CELL CYCLE AND THE FUNDAMENTALS OF DNA
REPLICATION
 Law of complementary base pairing- shows that we can
predict the base sequence of one DNA strand if we know
the sequence of the other. It enables a cell to reproduce
one strand based on information in the other.
The fundamental steps of the replication process are as follows:
1. The double helix unwinds from the histones.

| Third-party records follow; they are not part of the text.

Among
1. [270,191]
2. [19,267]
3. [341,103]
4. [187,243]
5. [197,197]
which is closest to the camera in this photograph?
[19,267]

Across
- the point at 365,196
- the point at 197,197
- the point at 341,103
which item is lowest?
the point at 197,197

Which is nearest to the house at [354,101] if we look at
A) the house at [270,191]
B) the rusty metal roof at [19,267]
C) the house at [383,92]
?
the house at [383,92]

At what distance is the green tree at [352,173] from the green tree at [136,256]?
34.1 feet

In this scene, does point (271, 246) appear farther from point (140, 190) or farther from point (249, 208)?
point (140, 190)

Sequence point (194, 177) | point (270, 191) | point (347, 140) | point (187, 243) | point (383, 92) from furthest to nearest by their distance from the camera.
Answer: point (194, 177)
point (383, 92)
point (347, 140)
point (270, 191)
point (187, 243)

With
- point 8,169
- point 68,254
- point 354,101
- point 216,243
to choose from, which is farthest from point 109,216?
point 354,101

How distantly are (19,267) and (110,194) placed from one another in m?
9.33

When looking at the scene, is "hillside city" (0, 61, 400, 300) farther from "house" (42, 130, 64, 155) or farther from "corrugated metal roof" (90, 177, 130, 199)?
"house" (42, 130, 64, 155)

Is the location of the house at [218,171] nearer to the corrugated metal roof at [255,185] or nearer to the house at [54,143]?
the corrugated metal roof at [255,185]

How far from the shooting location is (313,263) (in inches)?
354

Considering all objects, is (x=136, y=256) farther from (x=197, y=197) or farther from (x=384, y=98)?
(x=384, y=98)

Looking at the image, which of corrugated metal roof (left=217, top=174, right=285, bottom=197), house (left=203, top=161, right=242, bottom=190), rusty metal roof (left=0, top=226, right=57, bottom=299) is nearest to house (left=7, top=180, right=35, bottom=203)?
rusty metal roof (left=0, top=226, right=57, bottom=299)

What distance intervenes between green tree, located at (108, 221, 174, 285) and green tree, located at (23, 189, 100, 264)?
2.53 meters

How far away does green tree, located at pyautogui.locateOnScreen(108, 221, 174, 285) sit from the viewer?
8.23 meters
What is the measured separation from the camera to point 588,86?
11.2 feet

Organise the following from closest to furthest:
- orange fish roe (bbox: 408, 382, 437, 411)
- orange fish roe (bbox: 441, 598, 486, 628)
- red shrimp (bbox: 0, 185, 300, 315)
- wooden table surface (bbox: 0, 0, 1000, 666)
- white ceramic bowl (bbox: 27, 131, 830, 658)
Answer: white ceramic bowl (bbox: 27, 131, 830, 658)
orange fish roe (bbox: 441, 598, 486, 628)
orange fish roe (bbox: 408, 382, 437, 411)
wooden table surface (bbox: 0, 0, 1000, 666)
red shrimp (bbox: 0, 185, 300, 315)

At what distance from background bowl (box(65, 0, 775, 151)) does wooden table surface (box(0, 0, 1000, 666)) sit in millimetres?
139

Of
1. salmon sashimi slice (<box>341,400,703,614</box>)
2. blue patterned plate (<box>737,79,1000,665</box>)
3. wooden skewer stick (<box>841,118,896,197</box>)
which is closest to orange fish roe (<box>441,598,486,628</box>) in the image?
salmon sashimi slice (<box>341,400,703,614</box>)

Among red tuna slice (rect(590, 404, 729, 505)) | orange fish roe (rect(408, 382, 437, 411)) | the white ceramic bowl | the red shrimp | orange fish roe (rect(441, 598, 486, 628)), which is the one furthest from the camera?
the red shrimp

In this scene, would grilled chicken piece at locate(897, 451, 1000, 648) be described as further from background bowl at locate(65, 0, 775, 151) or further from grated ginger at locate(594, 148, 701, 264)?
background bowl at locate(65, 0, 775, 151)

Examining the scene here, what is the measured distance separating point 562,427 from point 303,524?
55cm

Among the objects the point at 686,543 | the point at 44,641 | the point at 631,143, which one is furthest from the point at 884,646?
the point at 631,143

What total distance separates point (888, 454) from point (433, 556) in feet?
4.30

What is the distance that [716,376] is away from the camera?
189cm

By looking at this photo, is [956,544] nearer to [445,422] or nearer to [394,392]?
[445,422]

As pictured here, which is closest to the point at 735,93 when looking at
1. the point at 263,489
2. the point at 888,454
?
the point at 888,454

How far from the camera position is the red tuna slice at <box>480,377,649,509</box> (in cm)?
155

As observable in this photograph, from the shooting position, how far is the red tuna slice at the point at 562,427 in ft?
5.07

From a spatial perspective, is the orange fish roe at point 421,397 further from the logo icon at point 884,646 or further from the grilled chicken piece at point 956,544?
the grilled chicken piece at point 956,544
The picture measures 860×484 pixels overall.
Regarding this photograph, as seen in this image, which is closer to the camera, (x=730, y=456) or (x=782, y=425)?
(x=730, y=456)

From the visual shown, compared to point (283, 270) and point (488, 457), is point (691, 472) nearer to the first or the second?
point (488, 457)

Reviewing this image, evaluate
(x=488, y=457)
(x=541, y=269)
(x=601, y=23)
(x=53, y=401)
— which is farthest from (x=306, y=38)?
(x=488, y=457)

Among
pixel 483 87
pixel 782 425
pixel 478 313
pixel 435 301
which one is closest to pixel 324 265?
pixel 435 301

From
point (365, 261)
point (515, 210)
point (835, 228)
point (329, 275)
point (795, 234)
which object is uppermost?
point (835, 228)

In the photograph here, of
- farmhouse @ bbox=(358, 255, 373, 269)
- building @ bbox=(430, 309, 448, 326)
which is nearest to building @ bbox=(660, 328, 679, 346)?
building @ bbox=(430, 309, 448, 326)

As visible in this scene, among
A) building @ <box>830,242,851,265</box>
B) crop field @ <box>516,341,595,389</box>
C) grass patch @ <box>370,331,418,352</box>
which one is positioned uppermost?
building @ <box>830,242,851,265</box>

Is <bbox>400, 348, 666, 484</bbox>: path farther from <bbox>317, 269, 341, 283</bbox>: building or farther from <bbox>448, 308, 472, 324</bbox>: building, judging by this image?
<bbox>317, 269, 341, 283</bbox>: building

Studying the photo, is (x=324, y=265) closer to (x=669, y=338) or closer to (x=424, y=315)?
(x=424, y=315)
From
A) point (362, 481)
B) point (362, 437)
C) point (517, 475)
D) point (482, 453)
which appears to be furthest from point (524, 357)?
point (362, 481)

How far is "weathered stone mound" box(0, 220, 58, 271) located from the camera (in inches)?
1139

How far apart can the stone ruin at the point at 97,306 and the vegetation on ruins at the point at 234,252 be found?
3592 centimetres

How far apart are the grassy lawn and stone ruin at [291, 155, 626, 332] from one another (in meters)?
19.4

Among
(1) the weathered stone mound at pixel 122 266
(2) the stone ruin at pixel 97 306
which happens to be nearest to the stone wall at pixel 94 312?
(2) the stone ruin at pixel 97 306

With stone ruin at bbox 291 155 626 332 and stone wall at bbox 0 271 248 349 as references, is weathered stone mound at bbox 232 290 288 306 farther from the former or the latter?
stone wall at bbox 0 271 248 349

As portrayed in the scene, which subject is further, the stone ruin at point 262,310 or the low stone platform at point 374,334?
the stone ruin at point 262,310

2. Like a zipper, an enzyme called DNA helicase opens up one
short segment of the helix at a time, exposing its
nitrogenous bases. The point where the DNA is opened up,
like the two halves of a zipper separating, is called the
replication fork.
3. Molecules of the enzyme DNA polymerase move along
each strand; read the exposed bases; and like a
matchmaker; arrange “marriages” with complementary
free nucleotides. If the polymerase finds the sequence TCG
for example, it assembles AGC across from it. The two
separated strands of DNA are copied by separate
polymerase molecules, proceeding in opposite directions.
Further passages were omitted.